Diante de inúmeros desafios enfrentados em nossa sociedade (e incluo aqui a mais recente e ainda persistente pandemia), ter informações verdadeiras e confiáveis em mãos é o que nos divide entre ficarmos estagnados e progredirmos. É triste que tais informações sejam acessadas por uma parte tão pequena e privilegiada da população, e talvez seja um sonho muito grande imaginar um momento da nossa existência em que o acesso à informação de qualidade seja da maioria, ao invés de uma minoria. Enquanto essa realidade utópica não ocorre, não devemos esquecer de nosso compromisso com a sociedade enquanto cientistas e cidadãos.
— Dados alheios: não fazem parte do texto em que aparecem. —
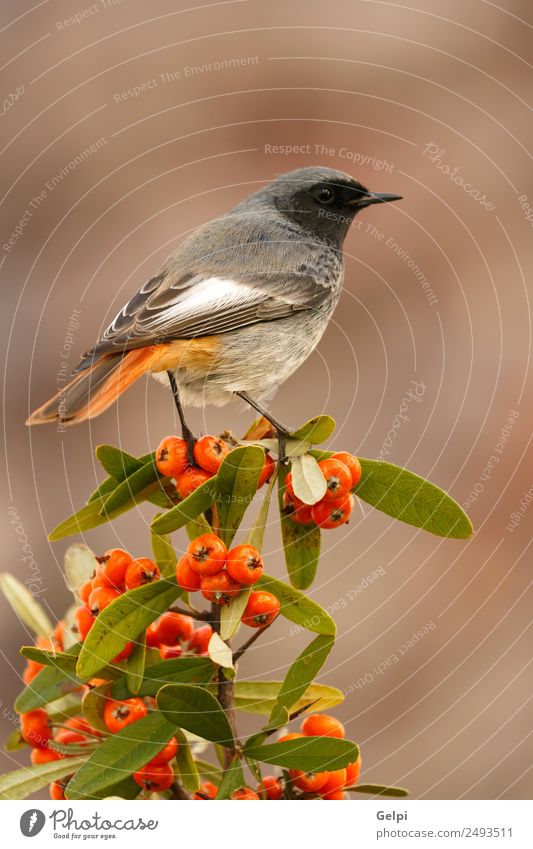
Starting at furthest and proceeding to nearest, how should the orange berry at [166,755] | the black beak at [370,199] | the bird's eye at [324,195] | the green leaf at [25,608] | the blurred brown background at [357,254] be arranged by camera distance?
the blurred brown background at [357,254]
the bird's eye at [324,195]
the black beak at [370,199]
the green leaf at [25,608]
the orange berry at [166,755]

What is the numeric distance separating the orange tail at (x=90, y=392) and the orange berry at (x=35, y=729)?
53cm

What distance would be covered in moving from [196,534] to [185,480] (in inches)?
3.2

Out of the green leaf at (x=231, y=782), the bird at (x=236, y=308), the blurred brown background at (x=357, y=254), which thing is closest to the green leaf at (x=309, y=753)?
the green leaf at (x=231, y=782)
O conhecimento não deve parar e estagnar em nós. E mesmo com a desvalorização crescente da classe científica no nosso país, é importante mantermos viva e ensinar sobre a magia que é adquirir conhecimento, seja aos mais experientes ou aos mais jovens, assim como fez o Sérgio Rangel com o Carlos de anos atrás.


Indicação de leitura


Bueno, W. C. (2010). Comunicação científica e divulgação científica: aproximações e rupturas conceituais. Informação & Informação, 15(1esp), 1-12.

Moreira, I. D. C. (2002). Ciência e Público: caminhos da divulgação científica no Brasil (No. 001.9 CIE).

de Oliveira, C. B., & Gonzaga, A. M. (2012). As contribuições de Paulo Freire a uma educação científica na formação docente. Itinerarius Reflectionis, 8(1).

Werthein, J., & da Cunha, C. (2005). Educação científica e desenvolvimento: o que pensam os cientistas. Unesco, Representação no Brasil.


Referências bibliográficas


Bueno, W. C. (2010). Comunicação científica e divulgação científica: aproximações e rupturas conceituais. Informação & Informação, 15(1esp), 1-12.

Massarani, L., Abreu, W. V. D., & Rocha, J. N. (2019). Apoio a projetos de divulgação científica: análise de edital realizado pela Fundação Oswaldo Cruz.

de Oliveira, C. B., & Gonzaga, A. M. (2012). As contribuições de Paulo Freire a uma educação científica na formação docente. Itinerarius Reflectionis, 8(1).

Porto, C. D. M., & Moraes, D. D. A. (2009). Divulgação científica independente na Internet como fomentadora de uma cultura científica no Brasil: estudo inicial em alguns Blogs que tratam de ciência. Difusão e cultura científica: alguns recortes, 93-112.